There are resilient canons as long as city buses facing out towards the sea in stark cold contrast to the natural beauty that surrounds them. Their intention of defending from enemy attacks clear, while steps away hidden tunnels veiled by small grates easily covered with leaves cleverly disguise hidden escapes. Around the next hill lies the ruins of US Army barracks the stone remains run football fields in length and tower up several floors the where the glassless window arches frame the blue sky.

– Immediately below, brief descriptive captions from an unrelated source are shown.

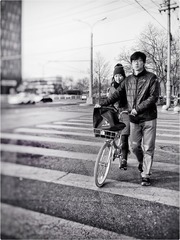 《小爸》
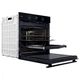 Духова шафа Whirlpool OMSR58CU1SB - изображение 8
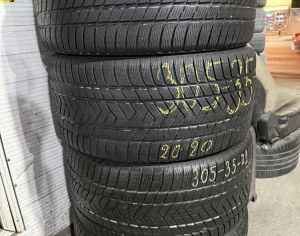 R21  305/35 ყველა სეზონი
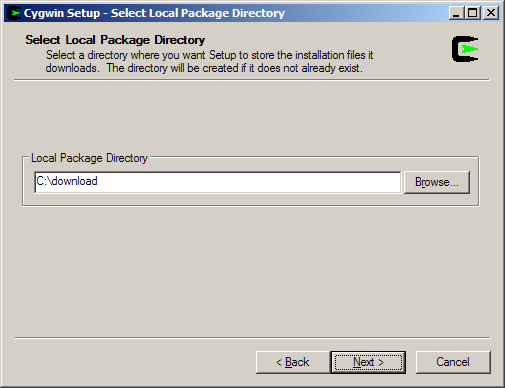 505x388 Setting Up Cygwinx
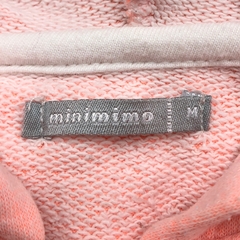 Campera liviana Mimo - Talle 6-9 meses - SEGUNDA SELECCIÓN - Baby Back Sale SAS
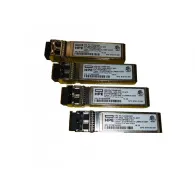 Hpe msa 16gb sw fc sfp 4pk xcvr Hpe - 1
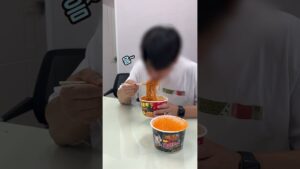 [Video] 5 Secret Buldak Ramen Combos Nobody Tells You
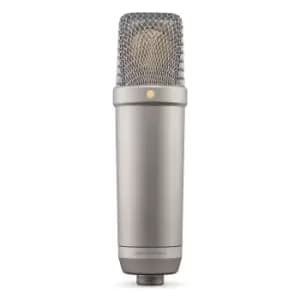 Image of Rode NT1 5th Gen Silver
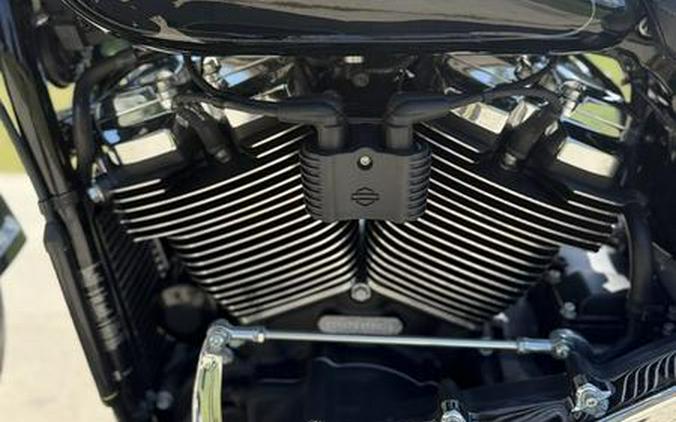 2023 Harley-Davidson® FLFBS - Fat Boy® 114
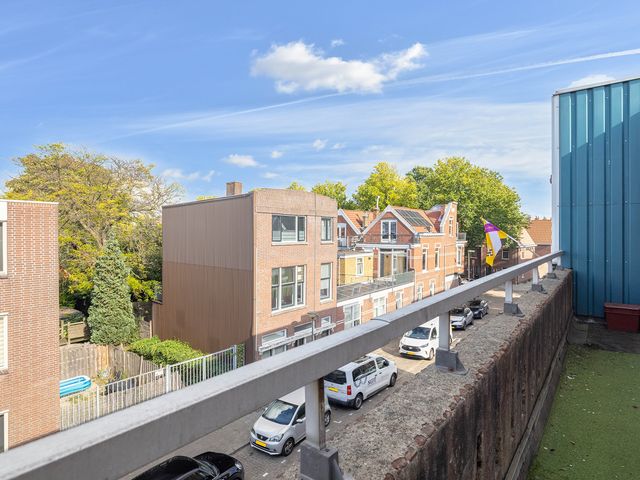 Huysmansstraat 67A, Schiedam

There is no escaping sadness on this island, but it is a beautiful tribute to those that served for their respective countries. There are memorials to all the nations whose men passed away on this small now serene island. The Japanese memorial a quiet Zen where kamikaze pilots had without hesitation taken their lives. It is a respectful to the men and the mindset of war. Men and women from both sides of World War II died on this small island and all sides are acknowledged. It is powerful to see memorials and sad to realize the enduring impact felt by the world of those in that generation lost.
The World Wars were wars of tunnels and trenches of hiding in small dark spaces and fearing for light and yearning for fresh air. The main tunnel on Corregidor which is carved out beneath the stone hill on the far side of the island is open to visitors today. Visitors are escorted through the length of the still darkened tunnel slowly and quietly in what are referred to as latitudes, the path only lit with one small flashlight. These latitudes are cave like rooms off of the main tunnel for living and hospital quarters. There is no escaping the impact of this walk. The path through the tunnel is dark and claustrophobic and all memory of fresh air quickly disappears. It smells of cold stone and earth and it is easy to understand why soldiers would sometimes sneak out of the tunnel's tomb to escape into the fresh salt air and warm breezes above the depths of the tunnel.
There is a museum on Corregidor that houses artifacts of these men who served on this island. Pictures line the walls of these handsome mostly American young men in happy times taken near where they were born. The houses they lean up against a style of Midwest clapboard architecture unseen on this tropical; island. Their smiles preserved next to captions saying how they had died in this war. Everyday objects of happiness like a long glass soda bottle in a case remind visitors how simple pleasures are treasured in times of war. Bataan is within sight of the island and it marked a Japanese victory and General MacArthur was forced to retreat vowing to return.
The island also houses a single somewhat rustic, but classically designed and genteel hotel where guests can stay when the day visitors have gone, and enjoy the peacefulness that exists on an island that at times witnessed the bombings and kamikaze flights of a war that affected all the world. Now the views from the veranda are only of the blue waters of Manila Bay and the South China Sea and the landscape a deep green born from its location near the equator.
The island is a beautiful tribute to the men who served here, the lives lost, and the world as it is today because of the battles fought by those brave men born into a time when the world was at war and peace and stability a gift to the future.